If they knew then what scholars have now documented, surely the Gates Foundation would not have gone down this value-added path.
When the Gates Foundation got around to studying the statistical models that it helped impose on our nation’s schools, it used a student sample that was only 56% low-income and that did not include nearly as many students on IEPs and English Language Learners as who attend Tulsa schools. Even so, the results of this costly experiment [even with its unrepresentative sample] were disappointing. Most likely, they would produce an exodus of top teachers from Tulsa to magnet and suburban schools where it is easier to raise test scores.
By now, it is clear that Cuban is correct and that value-added evaluations will go down in history as another failed quick fix and that they will be “like tissue-paper reforms of the past [e.g., zero-based budgeting, right- and left-brain teaching] that have been crumpled up and tossed away.”
I suspect that the key reason why Gist was considered for the superintendent’s position is that the Gates Foundation has invested heavily in Tulsa’s value-added teacher evaluation efforts. This is understandable. But Tulsans need to know the full story.
I have engaged in extensive communications with Gates scholars, and even the foundation’s vice president for research. These Gates-funded advocates are sincere. They admit to a number of mistakes. They acknowledge their lack of knowledge of the logistics of real schools when they developed their research methodologies. Often, they come close to publicly admitting that it was a mistake to rush their value-added experiment. Not surprisingly, they do not want it to fail.
But it is Tulsa patrons who should decide whether the salvaging of the Gates initiative should be a top priority for their district. Tulsans should consider the “stinging new report” from the Southern Regional Education Board on the value-added evaluations that were thrust on Oklahoma.
The SREB conducted focus groups in 58 Oklahoma school districts and found a “lack of buy-in and trust in the system.” It found “a remarkable portion of teachers and principals interviewed in focus groups” question the validity of Oklahoma’s standardized test data. There was even more distrust of the metrics for teachers of non-tested classes.
Tulsa, however, didn’t participate in the process.
The Tulsa World’s Andrea Eger, in Commission Hears Report Critical of Oklahoma’s Handling of Teacher Evaluations, reported that State Superintendent Joy Hofmeister “shares some of those concerns and questions.” As the SREB’s Andy Baxter explained, “If the theory is to help people get better in a rigorous way, people have to believe in it.” The quantitative portion, especially, is on course to “just blow up.”

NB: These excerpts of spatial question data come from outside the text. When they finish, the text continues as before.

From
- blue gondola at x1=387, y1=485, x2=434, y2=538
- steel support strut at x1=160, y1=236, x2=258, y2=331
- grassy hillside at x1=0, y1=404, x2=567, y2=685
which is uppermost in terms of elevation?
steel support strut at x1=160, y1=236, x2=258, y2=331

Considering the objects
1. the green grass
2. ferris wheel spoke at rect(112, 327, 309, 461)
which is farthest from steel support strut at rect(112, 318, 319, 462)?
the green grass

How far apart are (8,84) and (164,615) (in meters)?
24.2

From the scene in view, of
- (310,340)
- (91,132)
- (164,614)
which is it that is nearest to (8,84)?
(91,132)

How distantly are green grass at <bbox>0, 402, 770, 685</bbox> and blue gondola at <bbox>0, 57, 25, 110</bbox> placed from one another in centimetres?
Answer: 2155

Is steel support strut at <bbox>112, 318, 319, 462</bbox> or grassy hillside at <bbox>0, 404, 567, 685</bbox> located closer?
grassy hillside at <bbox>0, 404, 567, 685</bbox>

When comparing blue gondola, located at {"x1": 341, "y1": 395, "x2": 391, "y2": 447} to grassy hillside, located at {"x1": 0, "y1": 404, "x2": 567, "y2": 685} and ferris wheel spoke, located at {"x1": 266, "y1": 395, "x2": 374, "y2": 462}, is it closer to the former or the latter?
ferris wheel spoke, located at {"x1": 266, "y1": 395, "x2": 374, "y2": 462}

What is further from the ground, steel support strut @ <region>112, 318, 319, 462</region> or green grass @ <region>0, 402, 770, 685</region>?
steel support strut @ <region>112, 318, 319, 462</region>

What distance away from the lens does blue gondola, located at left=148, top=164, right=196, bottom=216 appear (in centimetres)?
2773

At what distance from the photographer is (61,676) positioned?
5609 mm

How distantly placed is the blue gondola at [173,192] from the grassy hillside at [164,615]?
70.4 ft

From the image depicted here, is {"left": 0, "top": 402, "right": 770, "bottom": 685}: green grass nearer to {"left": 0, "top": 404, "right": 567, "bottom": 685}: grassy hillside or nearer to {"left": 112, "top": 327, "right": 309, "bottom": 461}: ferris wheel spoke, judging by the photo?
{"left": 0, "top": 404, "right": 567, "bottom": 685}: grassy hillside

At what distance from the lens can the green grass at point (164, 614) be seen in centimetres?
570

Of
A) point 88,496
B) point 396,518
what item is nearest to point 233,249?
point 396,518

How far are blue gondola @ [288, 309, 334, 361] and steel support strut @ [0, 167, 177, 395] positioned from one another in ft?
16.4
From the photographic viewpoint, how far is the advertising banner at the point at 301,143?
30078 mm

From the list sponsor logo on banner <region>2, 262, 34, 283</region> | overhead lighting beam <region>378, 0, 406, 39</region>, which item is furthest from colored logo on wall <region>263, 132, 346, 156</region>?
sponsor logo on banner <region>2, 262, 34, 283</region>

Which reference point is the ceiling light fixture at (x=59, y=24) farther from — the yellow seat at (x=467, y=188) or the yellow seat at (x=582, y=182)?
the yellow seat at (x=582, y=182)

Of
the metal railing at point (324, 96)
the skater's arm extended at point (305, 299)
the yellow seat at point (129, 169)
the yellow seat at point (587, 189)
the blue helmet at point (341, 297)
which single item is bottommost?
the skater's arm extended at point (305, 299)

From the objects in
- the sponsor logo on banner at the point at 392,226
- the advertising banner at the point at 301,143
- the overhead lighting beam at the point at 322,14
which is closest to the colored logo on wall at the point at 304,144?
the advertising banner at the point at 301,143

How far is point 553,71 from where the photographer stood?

Fortunately, Congress is about to pull the plug on the SIG grants that failed to turnaround schools, after inflicting so much damage on the teaching profession. Similarly, the federal mandates for value-added evaluations are likely to be scrapped. I would think that Tulsans would seek a way to move beyond these unfortunate experiments that prompted so much test, sort, and punish.
Regardless, the Tulsa patrons – not outsiders – should decide after full hearing of the evidence.
– Dr. John Thompson, an education writer whose essays appear regularly at The Huffington Post and in The Observer, currently is working on a book about his experiences teaching for two decades in the inner city of OKC. He has a doctorate from Rutgers University and is the author of Closing the Frontier: Radical Responses in Oklahoma Politics.